January 25-31 2021
Predicting the future of vaccines using human language structures
The ability of viruses to mutate and evade the immune system’s attentions is a major obstacle to the development of universal vaccines, as well as to certain therapies. The mutations enabling evasion can change the “appearance” of viral surface proteins without altering their structure and functions, and so mask the virus to the eyes of the immune system. Mutations can be simple (in one domain of a protein) or multiple (over several domains). But is it possible to predict which mutations will allow viral evasion? That would be extremely useful to us, but the high number of possibilities prohibits testing in laboratories. This topic implies a very important question: for how long will anti-COVID-19 vaccines remain effective?

[Collected data]
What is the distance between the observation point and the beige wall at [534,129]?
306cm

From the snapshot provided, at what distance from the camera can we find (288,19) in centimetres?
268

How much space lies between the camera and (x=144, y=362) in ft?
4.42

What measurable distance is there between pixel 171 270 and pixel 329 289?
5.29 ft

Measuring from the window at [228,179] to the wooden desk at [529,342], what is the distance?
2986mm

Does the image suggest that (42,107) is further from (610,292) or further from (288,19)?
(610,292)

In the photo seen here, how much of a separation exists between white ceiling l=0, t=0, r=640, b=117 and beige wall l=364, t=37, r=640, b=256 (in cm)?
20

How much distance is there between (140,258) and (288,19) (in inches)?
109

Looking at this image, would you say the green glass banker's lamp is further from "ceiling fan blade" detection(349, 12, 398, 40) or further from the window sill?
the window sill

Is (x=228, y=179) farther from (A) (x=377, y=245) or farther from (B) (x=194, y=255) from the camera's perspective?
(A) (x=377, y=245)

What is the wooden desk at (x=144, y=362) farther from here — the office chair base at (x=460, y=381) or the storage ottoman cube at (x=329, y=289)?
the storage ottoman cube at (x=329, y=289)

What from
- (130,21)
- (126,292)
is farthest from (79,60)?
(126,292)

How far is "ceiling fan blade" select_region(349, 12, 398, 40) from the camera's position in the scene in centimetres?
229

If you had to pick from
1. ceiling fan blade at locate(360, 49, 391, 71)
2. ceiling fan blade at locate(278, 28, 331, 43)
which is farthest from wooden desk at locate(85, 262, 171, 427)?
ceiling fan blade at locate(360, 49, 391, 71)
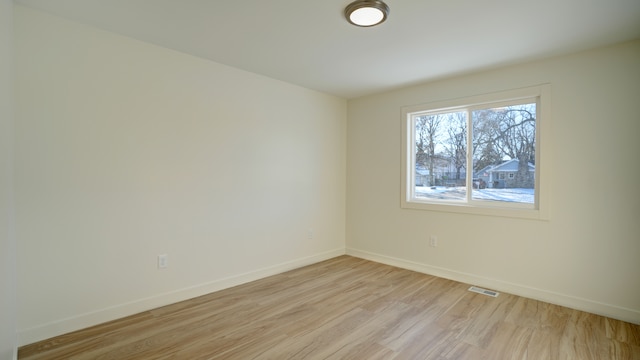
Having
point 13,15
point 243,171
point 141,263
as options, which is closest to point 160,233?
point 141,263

---

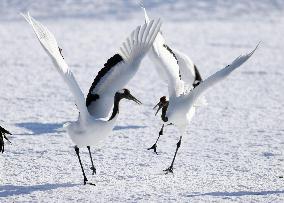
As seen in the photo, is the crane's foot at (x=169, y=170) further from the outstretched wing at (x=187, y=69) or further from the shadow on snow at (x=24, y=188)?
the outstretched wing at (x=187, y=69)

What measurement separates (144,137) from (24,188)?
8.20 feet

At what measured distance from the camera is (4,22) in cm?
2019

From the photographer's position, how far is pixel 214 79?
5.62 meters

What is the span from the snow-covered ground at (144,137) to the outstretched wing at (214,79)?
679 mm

_TASK DIRECTIONS_
Extend the article on predicting vaccine-evading virus mutations, picking up after its final sentence. None of the data is needed.

_TASK RESULT_
American researchers (MIT) have developed a computer algorithm to predict in which protein domains mutations enabling evasion will occur, based on the protein’s sequence (the particular combination of amino acids that form it). This model takes its inspiration from natural human language (voice assistance and recognition…): sequences of words can be assembled differently, according to precise rules (grammar), to give phrases with different meanings (semantics). Adapted to virology, amino acids (like words) can be assembled differently, according to precise rules (like grammar) to maintain viral replication and infectivity “viral fitness”- and generate proteins able to evade antibodies (like phrases). This model was applied to 3 surface viral proteins that govern binding to cells and which are therefore the target of neutralizing antibodies : the hemagglutinin (HA) of the Influenza A virus (flu); the envelope protein (Env) of HIV-1 (Aids); and the SARS-CoV-2 (COVID-19) spike protein (S). The model was calibrated using over 100,000 different strains of these viruses. Parameters were adjusted or new parameters were added (structural, pharmacological and immunological data from published literature) to refine the model.
What were the results? Firstly, the linguistic algorithm surpassed virological models in terms of precision. What’s more, only the protein sequence was necessary, much simpler to obtain than its 3D structure.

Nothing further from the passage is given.